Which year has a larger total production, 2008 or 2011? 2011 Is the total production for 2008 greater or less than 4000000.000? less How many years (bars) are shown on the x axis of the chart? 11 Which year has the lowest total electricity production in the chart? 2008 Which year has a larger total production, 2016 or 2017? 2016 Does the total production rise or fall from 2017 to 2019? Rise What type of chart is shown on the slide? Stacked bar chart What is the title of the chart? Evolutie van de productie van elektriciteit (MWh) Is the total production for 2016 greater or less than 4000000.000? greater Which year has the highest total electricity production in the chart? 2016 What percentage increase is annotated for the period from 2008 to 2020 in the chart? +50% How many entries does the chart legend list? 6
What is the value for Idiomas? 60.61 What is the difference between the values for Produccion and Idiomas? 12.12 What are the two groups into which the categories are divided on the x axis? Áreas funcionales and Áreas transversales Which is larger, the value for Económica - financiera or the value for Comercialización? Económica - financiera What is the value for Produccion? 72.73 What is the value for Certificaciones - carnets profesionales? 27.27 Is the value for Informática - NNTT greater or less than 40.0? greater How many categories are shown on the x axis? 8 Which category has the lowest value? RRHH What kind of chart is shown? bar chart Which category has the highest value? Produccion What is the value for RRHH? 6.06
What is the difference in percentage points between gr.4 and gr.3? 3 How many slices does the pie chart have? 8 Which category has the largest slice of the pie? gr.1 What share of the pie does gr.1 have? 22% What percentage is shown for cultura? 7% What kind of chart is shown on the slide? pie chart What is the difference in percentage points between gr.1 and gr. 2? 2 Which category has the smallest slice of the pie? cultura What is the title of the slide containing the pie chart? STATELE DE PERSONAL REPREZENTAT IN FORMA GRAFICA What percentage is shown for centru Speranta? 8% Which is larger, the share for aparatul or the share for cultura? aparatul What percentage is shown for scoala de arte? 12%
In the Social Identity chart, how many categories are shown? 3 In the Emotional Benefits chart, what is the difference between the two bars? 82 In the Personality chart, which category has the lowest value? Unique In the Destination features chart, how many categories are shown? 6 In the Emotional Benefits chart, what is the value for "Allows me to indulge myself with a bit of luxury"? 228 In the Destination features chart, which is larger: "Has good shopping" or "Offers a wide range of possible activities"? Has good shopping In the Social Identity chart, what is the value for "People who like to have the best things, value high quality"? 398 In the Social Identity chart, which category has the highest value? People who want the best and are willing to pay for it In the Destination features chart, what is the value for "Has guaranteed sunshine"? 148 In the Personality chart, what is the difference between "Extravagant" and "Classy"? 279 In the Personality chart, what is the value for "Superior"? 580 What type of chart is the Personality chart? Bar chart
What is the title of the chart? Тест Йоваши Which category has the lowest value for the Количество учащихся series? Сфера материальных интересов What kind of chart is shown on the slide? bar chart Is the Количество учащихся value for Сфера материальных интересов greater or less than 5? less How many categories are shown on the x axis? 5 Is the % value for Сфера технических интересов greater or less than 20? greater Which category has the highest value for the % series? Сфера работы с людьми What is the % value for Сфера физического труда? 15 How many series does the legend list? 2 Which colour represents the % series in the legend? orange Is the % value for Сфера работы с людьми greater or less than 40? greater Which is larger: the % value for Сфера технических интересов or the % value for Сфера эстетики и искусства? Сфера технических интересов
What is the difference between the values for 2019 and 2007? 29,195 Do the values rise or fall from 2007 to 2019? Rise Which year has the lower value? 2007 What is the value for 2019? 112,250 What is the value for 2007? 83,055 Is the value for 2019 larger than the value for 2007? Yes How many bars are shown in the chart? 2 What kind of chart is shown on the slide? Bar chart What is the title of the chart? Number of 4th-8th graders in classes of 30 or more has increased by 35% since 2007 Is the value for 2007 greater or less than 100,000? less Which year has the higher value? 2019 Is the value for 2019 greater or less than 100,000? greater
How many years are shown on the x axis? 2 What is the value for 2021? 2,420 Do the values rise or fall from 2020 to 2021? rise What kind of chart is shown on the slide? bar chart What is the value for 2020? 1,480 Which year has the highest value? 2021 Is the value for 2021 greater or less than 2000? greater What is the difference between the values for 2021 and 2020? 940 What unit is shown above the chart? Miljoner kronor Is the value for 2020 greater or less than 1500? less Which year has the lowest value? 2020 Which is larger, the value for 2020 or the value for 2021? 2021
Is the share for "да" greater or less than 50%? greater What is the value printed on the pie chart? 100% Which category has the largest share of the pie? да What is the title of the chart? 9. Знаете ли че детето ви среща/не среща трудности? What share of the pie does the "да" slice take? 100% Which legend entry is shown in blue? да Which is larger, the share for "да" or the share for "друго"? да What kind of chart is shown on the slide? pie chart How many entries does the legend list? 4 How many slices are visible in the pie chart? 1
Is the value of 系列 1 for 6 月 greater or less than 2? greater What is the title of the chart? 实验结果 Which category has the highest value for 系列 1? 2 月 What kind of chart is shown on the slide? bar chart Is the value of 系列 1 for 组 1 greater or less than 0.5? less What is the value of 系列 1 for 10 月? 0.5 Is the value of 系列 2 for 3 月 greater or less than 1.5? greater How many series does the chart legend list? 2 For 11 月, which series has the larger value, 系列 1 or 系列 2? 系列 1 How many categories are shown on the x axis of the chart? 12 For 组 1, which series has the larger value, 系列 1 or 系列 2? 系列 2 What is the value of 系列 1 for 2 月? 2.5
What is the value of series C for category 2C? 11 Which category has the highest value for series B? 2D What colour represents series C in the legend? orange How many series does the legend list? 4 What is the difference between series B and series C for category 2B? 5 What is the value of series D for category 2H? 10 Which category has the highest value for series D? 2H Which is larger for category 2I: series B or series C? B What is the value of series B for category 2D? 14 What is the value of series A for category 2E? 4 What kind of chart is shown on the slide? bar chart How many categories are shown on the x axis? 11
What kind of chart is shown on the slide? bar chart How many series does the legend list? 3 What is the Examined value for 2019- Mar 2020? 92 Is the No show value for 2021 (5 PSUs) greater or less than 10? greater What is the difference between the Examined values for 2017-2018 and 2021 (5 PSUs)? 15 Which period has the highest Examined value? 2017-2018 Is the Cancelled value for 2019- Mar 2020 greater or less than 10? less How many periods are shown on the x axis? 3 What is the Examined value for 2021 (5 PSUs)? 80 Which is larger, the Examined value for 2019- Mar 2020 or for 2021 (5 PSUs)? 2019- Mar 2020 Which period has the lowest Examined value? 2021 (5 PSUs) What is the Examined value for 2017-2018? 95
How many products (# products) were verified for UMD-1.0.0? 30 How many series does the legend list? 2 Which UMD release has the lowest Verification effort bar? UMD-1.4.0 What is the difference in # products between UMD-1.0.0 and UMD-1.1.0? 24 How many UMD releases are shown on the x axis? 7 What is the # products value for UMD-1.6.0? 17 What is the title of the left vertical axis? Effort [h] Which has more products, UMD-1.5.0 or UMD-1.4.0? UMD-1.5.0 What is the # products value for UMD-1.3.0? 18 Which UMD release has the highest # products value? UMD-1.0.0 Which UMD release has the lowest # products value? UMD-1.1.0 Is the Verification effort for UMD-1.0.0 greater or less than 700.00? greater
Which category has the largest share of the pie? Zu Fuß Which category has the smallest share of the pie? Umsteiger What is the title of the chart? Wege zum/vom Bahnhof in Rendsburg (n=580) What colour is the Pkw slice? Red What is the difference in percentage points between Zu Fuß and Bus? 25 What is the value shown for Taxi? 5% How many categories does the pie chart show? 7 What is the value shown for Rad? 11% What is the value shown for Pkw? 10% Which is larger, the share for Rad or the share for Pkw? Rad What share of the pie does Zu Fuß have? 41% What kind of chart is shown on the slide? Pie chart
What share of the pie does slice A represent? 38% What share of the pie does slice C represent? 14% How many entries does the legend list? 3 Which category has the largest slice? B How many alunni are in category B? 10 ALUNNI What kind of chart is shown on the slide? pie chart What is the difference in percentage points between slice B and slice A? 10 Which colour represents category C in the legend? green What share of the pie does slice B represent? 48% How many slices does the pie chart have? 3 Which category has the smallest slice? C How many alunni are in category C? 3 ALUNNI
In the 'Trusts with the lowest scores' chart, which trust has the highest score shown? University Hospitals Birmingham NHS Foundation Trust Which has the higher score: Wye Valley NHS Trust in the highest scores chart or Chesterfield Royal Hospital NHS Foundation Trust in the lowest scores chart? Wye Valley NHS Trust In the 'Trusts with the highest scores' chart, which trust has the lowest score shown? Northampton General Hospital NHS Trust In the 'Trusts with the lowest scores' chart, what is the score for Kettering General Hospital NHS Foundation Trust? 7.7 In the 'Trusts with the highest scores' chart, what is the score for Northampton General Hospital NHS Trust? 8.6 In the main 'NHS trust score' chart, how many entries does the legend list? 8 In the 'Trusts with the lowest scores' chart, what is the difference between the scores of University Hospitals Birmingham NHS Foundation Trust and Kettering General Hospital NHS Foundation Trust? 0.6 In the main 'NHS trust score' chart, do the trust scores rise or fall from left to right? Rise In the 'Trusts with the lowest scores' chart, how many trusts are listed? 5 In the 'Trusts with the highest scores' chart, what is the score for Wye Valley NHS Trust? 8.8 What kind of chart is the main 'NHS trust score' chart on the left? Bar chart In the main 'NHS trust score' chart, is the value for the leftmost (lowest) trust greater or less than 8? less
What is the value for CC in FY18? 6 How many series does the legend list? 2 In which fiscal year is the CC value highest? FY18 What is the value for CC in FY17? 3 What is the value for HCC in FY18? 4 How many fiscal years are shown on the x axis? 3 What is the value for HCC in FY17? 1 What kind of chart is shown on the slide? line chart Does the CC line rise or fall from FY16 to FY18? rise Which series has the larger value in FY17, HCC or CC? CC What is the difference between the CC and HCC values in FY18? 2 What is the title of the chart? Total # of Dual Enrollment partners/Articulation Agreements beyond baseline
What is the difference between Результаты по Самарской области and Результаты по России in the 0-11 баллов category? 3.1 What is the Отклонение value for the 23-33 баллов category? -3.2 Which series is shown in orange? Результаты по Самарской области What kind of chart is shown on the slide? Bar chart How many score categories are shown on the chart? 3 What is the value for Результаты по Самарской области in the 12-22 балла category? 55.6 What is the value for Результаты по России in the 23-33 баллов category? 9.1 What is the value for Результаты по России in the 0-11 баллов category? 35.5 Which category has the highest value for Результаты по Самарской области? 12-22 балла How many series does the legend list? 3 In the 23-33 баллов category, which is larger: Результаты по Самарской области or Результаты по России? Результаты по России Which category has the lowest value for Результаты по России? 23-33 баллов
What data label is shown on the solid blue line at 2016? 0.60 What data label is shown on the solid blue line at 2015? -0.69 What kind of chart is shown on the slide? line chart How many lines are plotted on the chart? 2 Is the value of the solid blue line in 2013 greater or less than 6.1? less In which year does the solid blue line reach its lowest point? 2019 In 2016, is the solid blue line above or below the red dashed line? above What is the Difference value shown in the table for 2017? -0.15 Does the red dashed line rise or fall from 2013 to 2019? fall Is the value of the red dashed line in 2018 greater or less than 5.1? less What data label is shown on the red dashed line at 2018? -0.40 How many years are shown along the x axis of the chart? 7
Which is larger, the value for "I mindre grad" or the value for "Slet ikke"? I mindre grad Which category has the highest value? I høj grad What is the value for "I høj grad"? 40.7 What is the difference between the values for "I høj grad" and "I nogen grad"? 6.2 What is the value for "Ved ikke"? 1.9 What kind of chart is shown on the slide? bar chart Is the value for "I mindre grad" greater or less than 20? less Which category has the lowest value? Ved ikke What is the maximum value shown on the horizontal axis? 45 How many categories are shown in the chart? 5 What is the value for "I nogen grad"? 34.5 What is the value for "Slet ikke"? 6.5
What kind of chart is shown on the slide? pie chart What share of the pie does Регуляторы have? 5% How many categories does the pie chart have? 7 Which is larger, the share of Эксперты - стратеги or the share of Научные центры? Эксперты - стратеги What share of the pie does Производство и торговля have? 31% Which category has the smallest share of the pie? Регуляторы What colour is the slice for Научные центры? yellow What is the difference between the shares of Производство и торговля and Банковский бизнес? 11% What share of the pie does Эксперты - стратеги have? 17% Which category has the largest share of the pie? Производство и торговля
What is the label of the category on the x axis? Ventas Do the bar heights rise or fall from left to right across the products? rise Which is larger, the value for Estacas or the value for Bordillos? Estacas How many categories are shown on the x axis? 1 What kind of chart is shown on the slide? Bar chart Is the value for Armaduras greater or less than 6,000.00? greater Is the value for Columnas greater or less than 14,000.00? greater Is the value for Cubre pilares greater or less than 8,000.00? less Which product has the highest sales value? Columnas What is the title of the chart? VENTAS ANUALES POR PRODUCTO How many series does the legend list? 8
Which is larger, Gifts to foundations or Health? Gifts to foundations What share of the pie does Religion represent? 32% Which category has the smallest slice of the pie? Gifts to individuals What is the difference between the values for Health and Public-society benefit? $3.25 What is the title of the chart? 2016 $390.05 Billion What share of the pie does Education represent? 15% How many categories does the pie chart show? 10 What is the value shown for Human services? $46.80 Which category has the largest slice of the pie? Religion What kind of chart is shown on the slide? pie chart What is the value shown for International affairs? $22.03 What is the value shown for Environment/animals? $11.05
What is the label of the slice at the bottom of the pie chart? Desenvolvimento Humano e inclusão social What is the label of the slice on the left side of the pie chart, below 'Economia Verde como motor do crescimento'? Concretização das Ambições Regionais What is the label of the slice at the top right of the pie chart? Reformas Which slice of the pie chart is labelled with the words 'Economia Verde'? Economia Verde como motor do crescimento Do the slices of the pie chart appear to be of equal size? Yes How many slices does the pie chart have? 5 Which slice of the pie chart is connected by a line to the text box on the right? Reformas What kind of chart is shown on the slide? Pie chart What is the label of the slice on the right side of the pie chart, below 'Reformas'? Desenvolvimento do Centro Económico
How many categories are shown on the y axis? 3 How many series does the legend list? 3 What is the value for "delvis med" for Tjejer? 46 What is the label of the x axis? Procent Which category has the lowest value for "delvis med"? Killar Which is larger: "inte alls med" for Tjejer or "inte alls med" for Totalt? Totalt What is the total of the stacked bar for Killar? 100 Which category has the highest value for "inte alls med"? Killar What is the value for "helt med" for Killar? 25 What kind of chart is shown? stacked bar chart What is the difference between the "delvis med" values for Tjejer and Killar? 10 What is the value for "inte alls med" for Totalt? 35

———

- _Exercise_
Reproduce the material above without changes, from its first line through the line containing "What is the value for Idiomas?", inclusive.

- _Final answer_
Which year has a larger total production, 2008 or 2011? 2011 Is the total production for 2008 greater or less than 4000000.000? less How many years (bars) are shown on the x axis of the chart? 11 Which year has the lowest total electricity production in the chart? 2008 Which year has a larger total production, 2016 or 2017? 2016 Does the total production rise or fall from 2017 to 2019? Rise What type of chart is shown on the slide? Stacked bar chart What is the title of the chart? Evolutie van de productie van elektriciteit (MWh) Is the total production for 2016 greater or less than 4000000.000? greater Which year has the highest total electricity production in the chart? 2016 What percentage increase is annotated for the period from 2008 to 2020 in the chart? +50% How many entries does the chart legend list? 6
What is the value for Idiomas? 60.61 What is the difference between the values for Produccion and Idiomas? 12.12 What are the two groups into which the categories are divided on the x axis? Áreas funcionales and Áreas transversales Which is larger, the value for Económica - financiera or the value for Comercialización? Económica - financiera What is the value for Produccion? 72.73 What is the value for Certificaciones - carnets profesionales? 27.27 Is the value for Informática - NNTT greater or less than 40.0? greater How many categories are shown on the x axis? 8 Which category has the lowest value? RRHH What kind of chart is shown? bar chart Which category has the highest value? Produccion What is the value for RRHH? 6.06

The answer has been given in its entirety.